Prestations complémentaires et réforme: du bon et du moins bon

30 septembre 2018 Revue de presse

Basé sur trois piliers, notre régime de retraite est un modèle qui fait des envieux à l’étranger. Parmi ses nombreux avantages, le système garantit le minimum vital aux bénéficiaires d’une rente AVS ou AI ne disposant pas de ressources suffisantes pour mener une existence digne. C’est le régime des prestations complémentaires (PC). En 2016, pas moins de 318.000 personnes ont bénéficié de ces allocations, qui sont intégralement financées par la Confédération et les cantons.

Le régime des PC a largement fait ses preuves. Depuis quelques années cependant, l’allongement de l’espérance de vie aidant, ses coûts explosent. Les chiffres parlent d’eux-mêmes. Entre 2000 et 2016, les dépenses des PC ont plus que doublé, passant de 2,3 à 4,9 milliards de francs par an. Et si le nombre de bénéficiaires de PC devait continuer de suivre la courbe démographique, les dépenses annuelles des PC pourraient atteindre 6,9 milliards de francs en 2030.

On le voit, le régime des PC est en passe de se transformer en véritable bombe à retardement. Une réforme structurelle s’impose donc. Le Conseil fédéral l’a bien compris. Dans son rapport de novembre 2013 «Prestations complémentaires à l’AVS/AI: accroissement des coûts et besoins de réforme», il a tracé la voie à suivre: seule une refonte du régime en vigueur permettra de pérenniser l’aide aux plus démunis.

Dans la foulée, il a présenté un projet de modification de la loi sur les PC qui est actuellement discuté au Parlement. Des divergences subsistent entre les deux Chambres. A ce stade, c’est un sentiment mitigé qui prévaut. Le Parlement fait totalement fausse route dans sa volonté d’augmenter massivement le loyer maximum pouvant être pris en charge par les PC. Une explosion des coûts susceptible d’assombrir l’avenir des PC et d’avantager nombre de bénéficiaires de PC par rapport aux autres couples de retraités et à aux familles actives.

Pour illustrer notre propos, prenons comme exemple une famille de quatre personnes au bénéfice de l’AI et des PC vivant dans une petite ville comme Neuchâtel ou La Chaux-de-Fonds. A l’heure actuelle, le montant maximum pris en compte pour le loyer mensuel s’élève à 1250 francs. Or la solution extrêmement généreuse choisie par le Parlement se traduira par une hausse de cette subvention pouvant aller jusqu’à 2063 francs. Autrement dit, 813 francs (ou 65%) de plus qu’aujourd’hui!

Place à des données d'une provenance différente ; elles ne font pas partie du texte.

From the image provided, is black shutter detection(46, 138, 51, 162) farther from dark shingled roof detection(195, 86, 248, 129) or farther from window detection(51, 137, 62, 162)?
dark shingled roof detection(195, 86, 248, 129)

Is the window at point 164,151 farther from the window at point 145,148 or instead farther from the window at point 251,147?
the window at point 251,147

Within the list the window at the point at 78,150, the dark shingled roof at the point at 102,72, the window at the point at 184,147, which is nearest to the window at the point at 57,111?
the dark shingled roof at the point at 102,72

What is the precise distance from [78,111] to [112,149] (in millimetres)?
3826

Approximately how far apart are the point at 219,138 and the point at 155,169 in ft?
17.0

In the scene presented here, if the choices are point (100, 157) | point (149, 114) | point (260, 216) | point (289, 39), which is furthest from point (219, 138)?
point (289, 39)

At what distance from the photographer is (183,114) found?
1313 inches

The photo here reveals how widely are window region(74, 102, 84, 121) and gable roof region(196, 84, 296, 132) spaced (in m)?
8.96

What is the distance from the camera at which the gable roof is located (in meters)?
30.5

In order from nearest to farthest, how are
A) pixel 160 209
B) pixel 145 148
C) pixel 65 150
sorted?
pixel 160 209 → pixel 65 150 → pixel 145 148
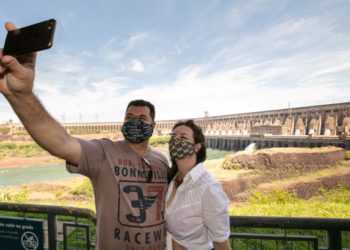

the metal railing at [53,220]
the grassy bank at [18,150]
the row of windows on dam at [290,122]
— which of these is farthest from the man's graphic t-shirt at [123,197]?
the grassy bank at [18,150]

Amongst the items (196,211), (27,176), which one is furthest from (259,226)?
(27,176)

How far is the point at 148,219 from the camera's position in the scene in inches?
70.8

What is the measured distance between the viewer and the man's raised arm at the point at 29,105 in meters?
1.20

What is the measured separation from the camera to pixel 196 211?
190cm

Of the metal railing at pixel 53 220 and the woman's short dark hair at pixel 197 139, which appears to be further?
the metal railing at pixel 53 220

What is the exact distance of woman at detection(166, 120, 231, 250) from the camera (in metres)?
1.85

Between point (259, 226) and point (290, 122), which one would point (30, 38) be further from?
point (290, 122)

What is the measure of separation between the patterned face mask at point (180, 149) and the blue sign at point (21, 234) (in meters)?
1.59

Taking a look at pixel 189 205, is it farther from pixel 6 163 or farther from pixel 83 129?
pixel 83 129

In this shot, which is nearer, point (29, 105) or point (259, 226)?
point (29, 105)

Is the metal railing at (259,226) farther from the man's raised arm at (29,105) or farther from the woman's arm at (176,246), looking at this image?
the man's raised arm at (29,105)

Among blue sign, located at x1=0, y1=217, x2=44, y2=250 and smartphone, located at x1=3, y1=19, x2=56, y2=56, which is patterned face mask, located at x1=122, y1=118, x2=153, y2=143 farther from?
blue sign, located at x1=0, y1=217, x2=44, y2=250

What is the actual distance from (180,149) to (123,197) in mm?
604

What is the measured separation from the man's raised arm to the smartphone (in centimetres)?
4
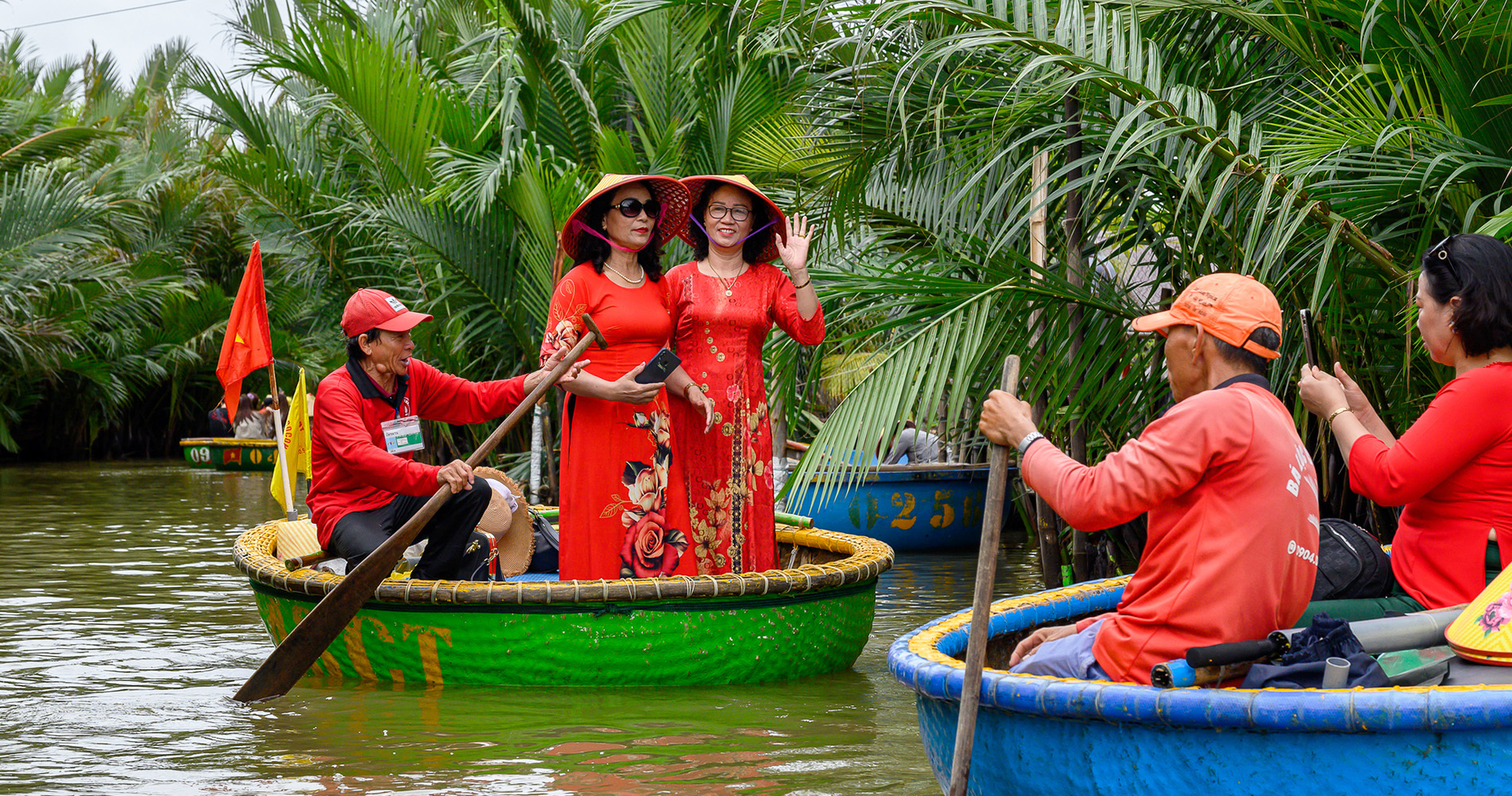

Fort heureusement, plusieurs mesures permettant de concrétiser l’objectif de la réforme – qui est de contenir l’explosion des coûts des PC – ont été approuvées par le Conseil national. La proposition d’assujettir l’octroi de prestations complémentaires à un seuil de fortune doit être saluée. De même, la volonté de rétablir les franchises sur la fortune aux niveaux en vigueur jusqu’en 2010 doit être soutenue. Il ne reste qu’à espérer que le Conseil des Etats se ralliera aux propositions du National afin qu’à l’avenir les PC parviennent de manière plus ciblées aux personnes qui en ont réellement besoin.

Le commentaire de Marco Taddei est paru dans «L’Agefi».